L’amélioration des qualités organoleptiques des boissons de l’exercice participe donc pleinement à la restauration des pertes et à la prévention de la déshydratation involontaire.
EN PRATIQUE QUE BOIRE ?
L’eau, par l’osmodilution isovolémique qu’elle induit, est bénéfique pour la thermorégulation, par abaissement de la température interne et augmentation ou non de la sudation. Au cours de l’effort se pose aussi le problème de la dépense énergétique de l’exercice musculaire. En effet, les déplétions en glycogène à l’effort peuvent devenir limitantes pour la performance physique, surtout dans le cas d’exercices d’intensité égale ou supérieure à 70 % de VO2max. Avant, pendant et après un effort, il est donc nécessaire d’associer à la prise de fluide une ingestion de glucides pour retarder l’apparition de la fatigue et améliorer la performance en maintenant le taux de glycémie et/ou en économisant les réserves en glycogène. La boisson idéale doit se situer entre 10 et 15°C, sans provoquer de troubles intestinaux. La concentration idéale en glucose est de 5,5 à 8 % (60 g/l), ce qui améliore l’apport énergétique aux muscles actifs. En ambiance chaude, il faut privilégier l’ingestion d’eau, avec de faibles concentrations en hydrates de carbone (HC). En ambiance froide, la relation doit s’inverser.
QUAND ET COMMENT ?
Des résultats expérimentaux ont montré la nécessité d’une consommation régulière de boissons avant l’exercice, dans le but de prévenir un déficit hydrique dès la mise en activité des masses musculaires. Le maintien d’un état de normohydratation est un impératif majeur et un gage de maintien des performances.

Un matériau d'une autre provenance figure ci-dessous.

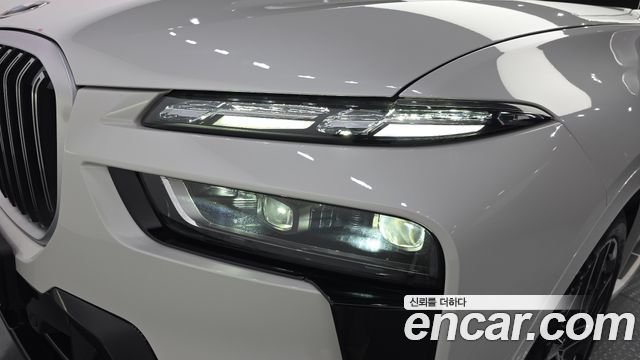 BMW X7 (G07) xDrive 40i M Sport 7STR 2026 — фото 22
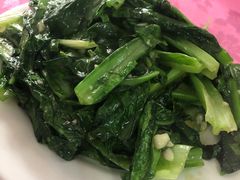 蒜蓉炒麦菜-电白鸭粥店(下沙二坊88号店)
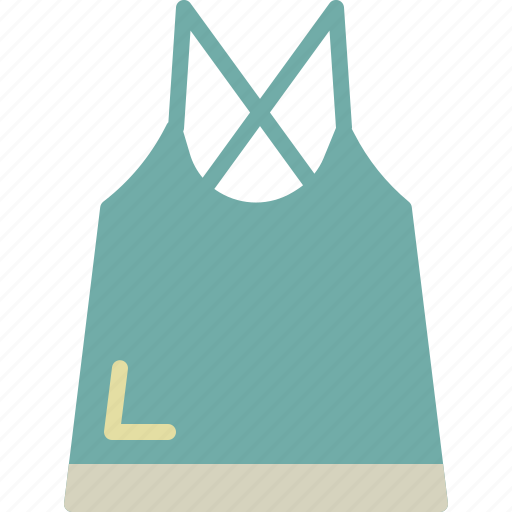 Cloth, fashion, style, tank, top, women icon - Download on Iconfinder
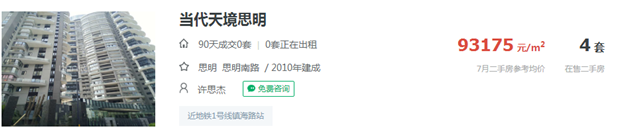 最新!一二手最高价差超4.7万!厦门“隐藏库存”重磅登场!——九房网 最新!一二手最高价差超4.7万!厦门“隐藏库存”重磅登场!——九房网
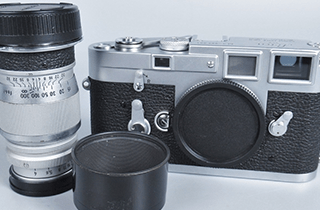 Leica ライカ M3 Ernst Leitz Wetzlar 90mm 1:4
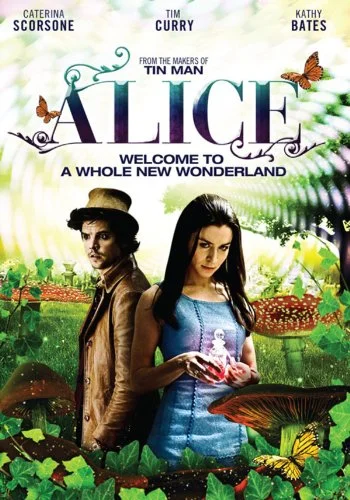Алиса в стране чудес (2009)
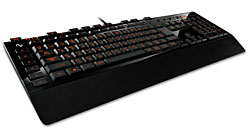 画像ギャラリー No.004のサムネイル画像 / 最大26キー同時押し対応で6930円。ゲーマー向けキーボード「SideWinder X4」が4月9日発売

L’exercice doit donc être abordé dans un parfait état de normohydratation, plutôt que d’hyperhydratation. Pendant l’effort prolongé (tennis, cyclisme, marathon, triathlon...), il faut boire régulièrement sans attendre la sensation de soif, mauvais indicateur des besoins en eau pendant la course. En règle générale pour ces activités, le sportif boit moins de 500 ml par heure alors qu’il perd environ 1 l à 1,5 l par heure de sueur. La quantité totale de boisson que le sportif peut boire est déterminée par la quantité maximale d’eau que l’intestin peut absorber (soit 12 à 15 ml/kg/h), c’est-à-dire environ entre 840 et 1 050 ml par heure pour un sujet de 70 kg. Il semble que l’idéal est de boire environ 200 ml toutes les 15 minutes.
En conclusion, le maintien de l’homéostasie hydrominérale est indispensable au maintien d’une thermolyse efficace, élément princeps de la performance sportive. L’eau est le vecteur idéal d’un approvisionnement per-exercice en HC. L’équilibre entre eau, électrolytes, et HC doit être géré en fonction de la durée, de l’intensité de l’exercice et surtout des conditions climatiques.
La composition de la boisson de l’effort est essentiellement dépendante de la notion de priorité qu’il y a lieu de donner entre les besoins en substrats (HC) et la compensation des pertes liquidiennes. Ainsi, selon les circonstances d’exercice ou climatiques, ce sera soit la disponibilité en glucides, soit l’apport en liquides qui sera le facteur limitant de la performance sportive.